(Passage shown):
# Tips on prep for J'mans test



## jarrydee (Aug 24, 2019)

I would like your opinions on the best way to prep for the Michigan journeyman's test? There are so many test prep websites out there, I don't know what is good or bad, or even legit. With so many great electricians on here, I though some of you may have some advice for me. Thank you!


----------



## Nick'sElectricLLC (Aug 17, 2019)

I took mine in January 2011 (Texas) and passed the first time. I used Ray Holders online stuff, which worked. I also used the same Ray Holder stuff for my masters studying, and passed the "General Knowledge" portion of the masters 1st try, but failed the calculations by 3 points. I find Rays to be lacking in the calc department. Supposedly Mike Holt has a really good course


----------



## jarrydee (Aug 24, 2019)

Nick'sElectricLLC said:


> I took mine in January 2011 (Texas) and passed the first time. I used Ray Holders online stuff, which worked. I also used the same Ray Holder stuff for my masters studying, and passed the "General Knowledge" portion of the masters 1st try, but failed the calculations by 3 points. I find Rays to be lacking in the calc department. Supposedly Mike Holt has a really good course


Thank you! I been watching a ton of Mikes videos on YT. I looked at his full course and it was like $999.00... I can not swing that right now. hell, just buying the 2017 code book was expensive for me. last code book I bought was in 2003, could not believe the price hike. Do they make a prep book on just electrical calculations? I want to make sure I have everything covered when I test. Hell, I am worried that they will not let me test. I have all my hours signed and documented. But I did not have an apprentice card the past year. I do have 4 older apprentice cards though.


----------



## Nick'sElectricLLC (Aug 17, 2019)

I believe Mike Holt does offer a book...and its much cheaper than the online stuff.


----------



## sparkiez (Aug 1, 2015)

I used this to pass mine:
https://www.mikeholt.com/productitem.php?id=1497


I bought mine used from a member on here for like 175 bones, but it is 2014 and not 2017. Anyway, I find the book theory and calculation-heavy. That is great. Our test is Prometric and is more about looking up obscure sections in the code, which is hard to do on their time constraint.


----------



## HertzHound (Jan 22, 2019)

I used Stallcup’s books. Cheaper than Holt’s. I don’t know if he is making current books. You could try Tom Henry. I know guys that like his stuff.


----------



## jarrydee (Aug 24, 2019)

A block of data
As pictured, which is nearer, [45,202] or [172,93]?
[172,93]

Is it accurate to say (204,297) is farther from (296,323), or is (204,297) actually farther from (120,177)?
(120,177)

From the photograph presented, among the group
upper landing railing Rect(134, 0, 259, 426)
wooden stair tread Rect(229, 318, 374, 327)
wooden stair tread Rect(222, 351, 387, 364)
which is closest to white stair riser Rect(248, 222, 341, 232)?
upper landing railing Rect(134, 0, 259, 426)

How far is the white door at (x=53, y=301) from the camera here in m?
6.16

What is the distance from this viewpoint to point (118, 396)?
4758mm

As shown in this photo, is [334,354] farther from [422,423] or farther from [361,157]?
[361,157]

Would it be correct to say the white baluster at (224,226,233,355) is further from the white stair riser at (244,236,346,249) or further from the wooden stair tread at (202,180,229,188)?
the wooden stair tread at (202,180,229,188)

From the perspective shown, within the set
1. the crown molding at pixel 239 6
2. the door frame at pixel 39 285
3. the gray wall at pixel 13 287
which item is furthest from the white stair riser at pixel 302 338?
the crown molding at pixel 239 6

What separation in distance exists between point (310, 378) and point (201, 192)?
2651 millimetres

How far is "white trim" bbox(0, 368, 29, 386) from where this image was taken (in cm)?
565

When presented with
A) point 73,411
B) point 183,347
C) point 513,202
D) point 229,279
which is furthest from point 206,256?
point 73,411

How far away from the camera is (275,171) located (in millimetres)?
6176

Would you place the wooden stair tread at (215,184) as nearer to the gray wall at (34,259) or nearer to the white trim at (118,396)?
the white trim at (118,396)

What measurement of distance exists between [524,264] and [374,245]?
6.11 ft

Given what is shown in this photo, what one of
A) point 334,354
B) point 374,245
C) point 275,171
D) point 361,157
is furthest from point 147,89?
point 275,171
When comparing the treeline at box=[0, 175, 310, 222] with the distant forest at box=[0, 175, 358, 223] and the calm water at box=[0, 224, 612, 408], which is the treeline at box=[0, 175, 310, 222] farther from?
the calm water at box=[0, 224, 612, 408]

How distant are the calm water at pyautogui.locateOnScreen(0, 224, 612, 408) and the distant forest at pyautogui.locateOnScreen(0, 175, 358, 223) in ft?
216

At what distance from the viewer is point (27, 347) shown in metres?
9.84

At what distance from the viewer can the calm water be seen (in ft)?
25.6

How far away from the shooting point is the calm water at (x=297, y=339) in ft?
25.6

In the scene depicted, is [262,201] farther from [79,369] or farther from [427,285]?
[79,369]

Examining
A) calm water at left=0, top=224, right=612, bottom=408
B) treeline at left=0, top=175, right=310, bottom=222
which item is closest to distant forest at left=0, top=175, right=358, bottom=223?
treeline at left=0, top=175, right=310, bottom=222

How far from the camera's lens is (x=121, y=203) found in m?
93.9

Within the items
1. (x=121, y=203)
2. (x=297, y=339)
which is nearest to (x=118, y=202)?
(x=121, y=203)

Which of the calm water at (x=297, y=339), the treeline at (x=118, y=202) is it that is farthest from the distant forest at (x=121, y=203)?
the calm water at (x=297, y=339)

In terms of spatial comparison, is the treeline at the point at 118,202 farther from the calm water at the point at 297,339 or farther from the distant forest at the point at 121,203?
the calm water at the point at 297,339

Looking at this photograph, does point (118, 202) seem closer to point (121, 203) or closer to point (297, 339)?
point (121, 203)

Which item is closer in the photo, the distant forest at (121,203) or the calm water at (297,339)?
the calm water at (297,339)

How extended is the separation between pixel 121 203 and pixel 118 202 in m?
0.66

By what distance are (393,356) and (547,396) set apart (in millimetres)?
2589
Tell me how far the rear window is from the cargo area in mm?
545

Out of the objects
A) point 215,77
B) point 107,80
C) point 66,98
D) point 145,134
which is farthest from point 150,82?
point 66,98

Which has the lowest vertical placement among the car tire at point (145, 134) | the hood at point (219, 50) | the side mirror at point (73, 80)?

(Required tasks):
**A.** Answer these questions from the thread on journeyman test prep:
(i) In what month and year did Nick'sElectricLLC take the journeyman test?
(ii) What price did jarrydee give for Mike Holt's full course?
(iii) Whose books did HertzHound use?
**B.** Continue the forum thread on journeyman test prep from the point where it stops.
None of these lines are needed for what comes next.

(Answers per task):
**A.**
(i) January 2011
(ii) $999.00
(iii) Stallcup's

**B.**
Thank you everyone!! Any tips on parts of the NEC that I should spend more time on than others?


----------



## iwirekansas (Jul 20, 2015)

Check out Snapz software.


----------



## five.five-six (Apr 9, 2013)

Study high

Test high

Score high..... dosn't work.


----------



## jarrydee (Aug 24, 2019)

sparkiez said:


> I used this to pass mine:
> https://www.mikeholt.com/productitem.php?id=1497
> 
> 
> I bought mine used from a member on here for like 175 bones, but it is 2014 and not 2017. Anyway, I find the book theory and calculation-heavy. That is great. Our test is Prometric and is more about looking up obscure sections in the code, which is hard to do on their time constraint.


So would you say that I should keep learning how to get through the NEC fast, and stop worrying about power factors and efficiency? I been studying for almost 2 weeks, 8 hours a day and i think it is starting to fu*ck with my head. I am all over the place with one thing to another. hell, I am dreaming about this stuff.


----------



## sparkiez (Aug 1, 2015)

You need to be looking stuff up with a notebook sitting there so you can check cross references and verify as you are answering questions. 

Is your test prometric? If so, then only 10% or so is calcs. That being said, you need to be able to do the calcs.


----------



## joebanana (Dec 21, 2010)

Just practice using the index in the NEC. It's all about speed in finding specific sections.


----------



## jarrydee (Aug 24, 2019)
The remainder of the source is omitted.